Liver transcriptome and proteome are modulated by nutrient restriction in early lactation cows challenged with intramammary lipopolysaccharide

The objective was to evaluate the effects of nutrient restriction on liver function 24 h after an intramammary lipopolysaccharide (LPS) challenge in early lactation cows using transcriptomic and proteomic analyses. Multiparous Holstein cows were fed a lactation diet (CONT, n = 8) throughout the study or were switched to a diet diluted with barley straw (48 % DM) for 96 h (REST, n = 8) starting at 24 (18 to 30) days in milk. At 72 h, a healthy rear mammary quarter was infused with 50 μg of LPS in all cows. Blood and liver biopsies were collected at 96 h, corresponding to 24 h after LPS challenge. Liver transcriptome was analyzed with a 44 K bovine microarray and proteome by LC MS/MS. Transcriptomic and proteomic data were analyzed using GeneSpring (moderated t-test with Westfall-Young correction) and the “between subject design”, respectively. Data mining was performed using Panther and Pathway Studio software. By design, the negative energy balance was −68 and −37 MJ/d in REST and CONT, respectively. Plasma non-esterified FAs, and β-hydroxybutyrate were significantly greater in REST compared to CONT, which is consistent with 96 h of nutrient restriction in REST and ketosis induction.
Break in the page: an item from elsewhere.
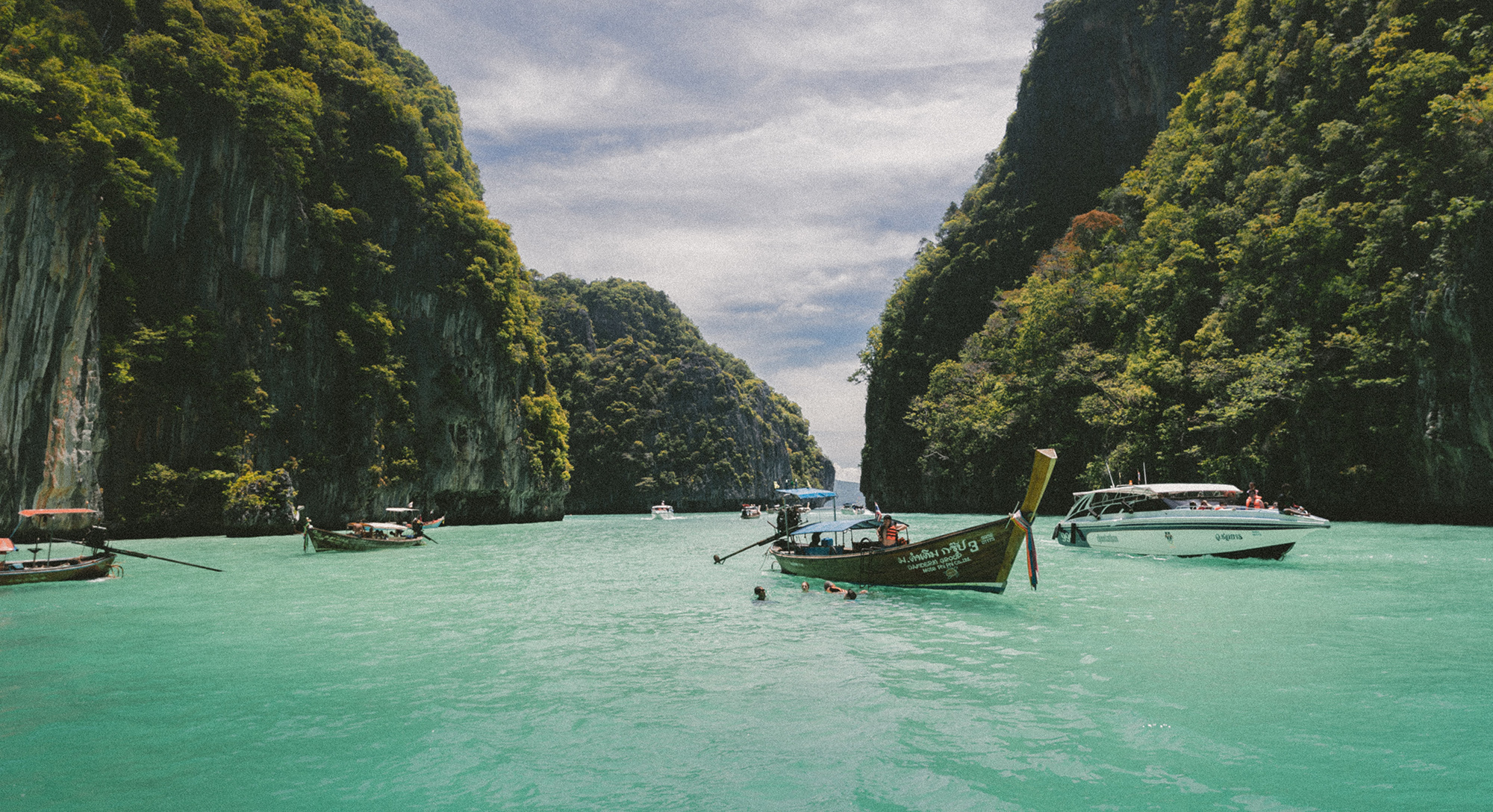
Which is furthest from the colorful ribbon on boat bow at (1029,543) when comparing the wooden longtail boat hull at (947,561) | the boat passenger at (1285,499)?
the boat passenger at (1285,499)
We detected 77 and 91 differentially expressed genes at mRNA and protein levels, respectively, between CONT and REST. Genes involved in fatty acid synthesis (e.g.: ACAT, FASN, SCD) were downregulated in REST, whereas those involved in fatty acid oxidation, detoxification, cholesterol synthesis, lipoprotein lipid secretion, and gluconeogenesis (e.g.: ACAD, CPT1A, CPT1B, CPT2) were upregulated. Differentially abundant mRNAs and proteins were consistent with negative energy balance and plasma metabolite concentrations, and reflected a state of intense lipomobilization, glucose deficit and ketogenesis in REST cows. Nutrient restriction did not change in deep liver expression of genes directly involved in immune function 24 h after an intramammary LPS challenge.